The practice of Silvopasturing is causing quite a buzz these days. It was a fairly new concept to me until a year and a half ago, a concept that brings together forestry management and grazing management into one single system of sustainable woodland grazing. It can diversify income by tapping into products of trees, tree products, forage, and livestock. Trees can be introduced to the pasture or pasture introduced to the trees. Management is the key to reduce the likelihood of soil compaction, debarking of trees, and trampling and browsing of regeneration.

Cows silvopasturing. Photo by Brett Chedzoy.

But in the modern world of invasive plants, high land ownership costs, and other challenges to healthy and sustainable woodlands, it is worth taking another look at livestock grazing as an acceptable and valuable tool for the management of some woodlots. The purposeful and managed grazing of livestock in the woods, known as silvopasturing, differs from woodlot grazing of the past in that the frequency and intensity of the grazing is controlled to achieve the desired objectives. New fencing systems, a better understanding of animal behavior and the evolution of “management intensive grazing” have enabled us to gain the necessary level of control over livestock to achieve positive impacts from woodland grazing.

Silvopasturing isn’t for every woodland owner or every woodlot as it requires a commitment to caring for animals and enclosing portions of the woods with a secure fence to keep your animals in and predators out. Wooded areas on poor growing sites, rough terrain, or with difficult access would obviously have fewer advantages for successful silvopasturing than the converse. But the most important key for success is skilled management of the system. This requires considerable knowledge of both silviculture and grazing. If grazing and silviculture are the “artful application of science”, then combining the two systems in certainly a fine art! But this shouldn’t discourage the novice from exploring the potential of silvopasturing on their property, even though results are likely to improve with increased skill and experience.

Cornell Cooperative Extension is looking to assist in providing an educational opportunity to learn more about the art of silvopasturing. The 2-day conference will be November 7 and 8, 2011 at the Watkins Glen Harbor Hotel, 16 North Franklin Street, Watkins Glen, Schuyler County. The goals of the conference are to broaden a collective understanding of silvopasturing and its applications in the Northeastern US across multiple professions and stakeholders, identify opportunities and challenges to its implementation, and develop networks for collaborative research, learning and promotion of silvopasturing activities. It is open to the public, with land use and conservation professionals, foresters, graziers, woodland owners and members of the academic community are especially encouraged to attend.

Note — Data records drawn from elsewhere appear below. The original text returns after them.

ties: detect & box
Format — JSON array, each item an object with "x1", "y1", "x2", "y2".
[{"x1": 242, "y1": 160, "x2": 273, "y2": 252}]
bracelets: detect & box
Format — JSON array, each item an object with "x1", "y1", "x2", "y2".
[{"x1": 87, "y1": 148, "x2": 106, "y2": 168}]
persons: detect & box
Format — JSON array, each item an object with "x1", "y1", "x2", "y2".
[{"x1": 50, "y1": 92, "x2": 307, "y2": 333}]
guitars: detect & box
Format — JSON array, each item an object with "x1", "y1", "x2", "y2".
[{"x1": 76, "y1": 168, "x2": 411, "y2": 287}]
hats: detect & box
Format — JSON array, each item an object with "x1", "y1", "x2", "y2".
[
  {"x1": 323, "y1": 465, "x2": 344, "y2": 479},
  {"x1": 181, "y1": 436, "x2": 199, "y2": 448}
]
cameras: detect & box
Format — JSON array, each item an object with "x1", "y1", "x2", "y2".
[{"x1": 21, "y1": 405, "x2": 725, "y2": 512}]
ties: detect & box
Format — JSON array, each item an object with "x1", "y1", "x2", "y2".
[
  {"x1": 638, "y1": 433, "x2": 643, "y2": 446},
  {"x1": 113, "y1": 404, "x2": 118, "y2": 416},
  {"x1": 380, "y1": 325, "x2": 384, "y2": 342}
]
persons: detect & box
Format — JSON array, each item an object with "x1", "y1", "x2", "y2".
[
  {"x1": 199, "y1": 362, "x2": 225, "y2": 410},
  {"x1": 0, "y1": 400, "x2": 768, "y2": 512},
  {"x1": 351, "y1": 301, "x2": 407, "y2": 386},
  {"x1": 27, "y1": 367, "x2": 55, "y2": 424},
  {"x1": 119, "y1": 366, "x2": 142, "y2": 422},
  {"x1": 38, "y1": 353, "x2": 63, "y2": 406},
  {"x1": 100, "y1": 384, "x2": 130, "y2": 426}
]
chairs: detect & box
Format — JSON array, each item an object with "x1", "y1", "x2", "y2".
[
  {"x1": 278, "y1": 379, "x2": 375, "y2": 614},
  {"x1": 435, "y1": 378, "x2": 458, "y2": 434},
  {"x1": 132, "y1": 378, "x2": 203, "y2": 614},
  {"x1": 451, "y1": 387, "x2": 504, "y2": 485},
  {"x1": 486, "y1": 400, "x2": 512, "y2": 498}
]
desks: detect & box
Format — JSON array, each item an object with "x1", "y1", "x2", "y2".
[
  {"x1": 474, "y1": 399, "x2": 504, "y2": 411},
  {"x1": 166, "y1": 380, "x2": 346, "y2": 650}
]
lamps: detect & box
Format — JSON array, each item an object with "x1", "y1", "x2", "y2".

The multistate list of presenters represents areas of in the East where the practice is in place. Highlights, though not all the speakers include John Hopkins, Consulting Forester from Bloomsburg, PA will discuss restoration and revitalization of an Appalachian farm. Charles Feldrake with USDA Agricultural Research Service’s Appalachian Farming Systems Research Centerin Beaver, West Virginia, will talk about their applied research there. Mike Jacobson with Penn State University will cover great opportunities and challenges in the Northeast. Three of our speakers are coming from University of Missouri Center for Agroforestry. Dusty Walters, Larry Godsey, and Gene Garrett will at length focus on silvopasture design, implementation and impacts. Doug Wallace is the NRCS Lead Agroforester at the USDA National Agroforestry Center in Lincoln, Nebraska will provide an overview of current resources and assistance available for practitioners and researchers. Brett Chedzoy, CCE, is a forester and practitioner of the silvopasturing. He and his wife, Maria, will host the field tour/discussion portion and conclusion of the conference. We will see first-hand their system in place.This is by no means a complete overview of the conference!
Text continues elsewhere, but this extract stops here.